2 minute read

Abstract

  • Policies are basically JSON files that contains which actions should be allowed
  • You would attach these policies to user groups, and create users in it
  • Roles are basically just like users, but for non-human stuff like tasks, services, etc.

Introduction

Have you ever came across a situation where AWS tells you that you don’t have the right permissions to perform certain actions? I mean, what does it mean by action and what are policies and what are permissions? In this post, I will explain the basics of IAM.

Actions & Policies

Let’s say you want your django application to access your S3 bucket. You would want it to perform certain actions such as uploading, deleting, and retrieving. All of these are called, not surprisingly, actions. And a set of these actions are called policies. You can go to the AmazonS3FullAccess policy, and see the different actions listed in the policy, as shown in the picture below.

Policies can also be represented by JSON files. Here’s JSON AmazonS3ReadOnlyAccess policy.

{
    "Version": "2012-10-17",
    "Statement": [
        {
            "Effect": "Allow",
            "Action": [
                "s3:Get*",
                "s3:List*",
                "s3:Describe*",
                "s3-object-lambda:Get*",
                "s3-object-lambda:List*"
            ],
            "Resource": "*"
        }
    ]
}

AmazonS3ReadOnlyAccess, JSON

You can see all the actions that this policy is going to allow, in the Action array. This particular policy allows the user or the role to perform all “Get”, “List”, and “Describe” actions on AWS S3 and S3 Object Lambda resources

User Groups & Users

Now you have to decied who gets to do what. In other words, what policies are you going to attach to different *user groups*?

For example, you may create a user group called ‘admin,’ who gets to do everything. And you register all the users, like yourself, your co-worker and so on. You can also create a user group named ‘developers’ which doesn’t have the permissions to create or delete resources.

To sum up, you can create a user group and give it certain permissions by attaching policies. In fact, you can go to, if you have one, your user group’s permissions tab to see all the policies attached to it.

Then, you can register, or create users in that user group that you want.

Role

You would also come across the concept of roles and wonder what it is and how it’s different from users. The key difference is that you would assign roles for a non-human object, like a task or a service. Let me explain.

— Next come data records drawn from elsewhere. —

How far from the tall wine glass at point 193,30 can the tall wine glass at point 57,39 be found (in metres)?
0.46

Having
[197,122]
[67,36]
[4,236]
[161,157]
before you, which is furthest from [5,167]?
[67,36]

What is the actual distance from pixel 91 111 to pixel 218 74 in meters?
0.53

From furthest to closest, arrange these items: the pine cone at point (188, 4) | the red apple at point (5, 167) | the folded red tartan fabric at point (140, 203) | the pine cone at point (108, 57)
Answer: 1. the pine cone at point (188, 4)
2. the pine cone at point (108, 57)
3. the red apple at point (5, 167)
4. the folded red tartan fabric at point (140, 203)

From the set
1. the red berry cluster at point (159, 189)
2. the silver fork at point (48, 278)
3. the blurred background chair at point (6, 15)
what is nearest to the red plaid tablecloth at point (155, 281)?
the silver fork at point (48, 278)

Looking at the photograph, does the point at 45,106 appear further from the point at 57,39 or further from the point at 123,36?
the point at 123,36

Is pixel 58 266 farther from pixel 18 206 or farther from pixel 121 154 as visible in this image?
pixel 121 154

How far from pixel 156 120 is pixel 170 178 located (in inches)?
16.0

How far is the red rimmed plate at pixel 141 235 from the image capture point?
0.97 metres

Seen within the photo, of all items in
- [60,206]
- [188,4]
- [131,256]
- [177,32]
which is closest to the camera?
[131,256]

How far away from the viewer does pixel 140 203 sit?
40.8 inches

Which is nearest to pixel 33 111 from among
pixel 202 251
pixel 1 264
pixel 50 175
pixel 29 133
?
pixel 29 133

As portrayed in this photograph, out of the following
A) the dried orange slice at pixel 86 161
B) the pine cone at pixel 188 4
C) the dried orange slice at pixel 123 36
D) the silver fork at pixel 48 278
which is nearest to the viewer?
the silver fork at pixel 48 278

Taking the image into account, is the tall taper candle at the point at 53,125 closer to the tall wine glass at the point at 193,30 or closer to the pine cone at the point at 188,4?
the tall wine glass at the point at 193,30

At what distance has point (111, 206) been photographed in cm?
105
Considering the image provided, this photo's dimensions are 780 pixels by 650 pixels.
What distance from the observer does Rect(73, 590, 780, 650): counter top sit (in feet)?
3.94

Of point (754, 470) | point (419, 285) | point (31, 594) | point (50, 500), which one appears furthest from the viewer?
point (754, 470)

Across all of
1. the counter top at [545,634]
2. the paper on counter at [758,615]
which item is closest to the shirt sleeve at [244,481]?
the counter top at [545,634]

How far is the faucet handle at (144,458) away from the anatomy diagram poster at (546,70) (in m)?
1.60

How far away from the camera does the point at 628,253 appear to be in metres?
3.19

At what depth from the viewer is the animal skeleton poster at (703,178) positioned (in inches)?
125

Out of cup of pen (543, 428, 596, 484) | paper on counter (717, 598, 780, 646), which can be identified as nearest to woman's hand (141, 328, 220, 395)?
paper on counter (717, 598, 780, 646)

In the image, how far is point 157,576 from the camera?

I have explained about ECS here. For those who don’t know, ECS is an AWS container management service. To build containers, ECS would need to retrieve images from ECR, assuming that is where you keep your images.

Now, to perform that action of retrieving image from ECR, you would need to attach some policies to ECS via IAM roles. If you have ever created a ECS task definition, you would have the ecsTaskExecutionRole role, where the AmazonECSTaskExecutionRolePolicy where you can find actions such as BatchGetImage.

{
    "Version": "2012-10-17",
    "Statement": [
        {
            "Effect": "Allow",
            "Action": [
                "ecr:GetAuthorizationToken",
                "ecr:BatchCheckLayerAvailability",
                "ecr:GetDownloadUrlForLayer",
                "ecr:BatchGetImage",
                "logs:CreateLogStream",
                "logs:PutLogEvents"
            ],
            "Resource": "*"
        }
    ]
}

AmazonECSTaskExecutionRolePolicy, JSON

Just like that, you would create and assign roles to tasks and services, not humans.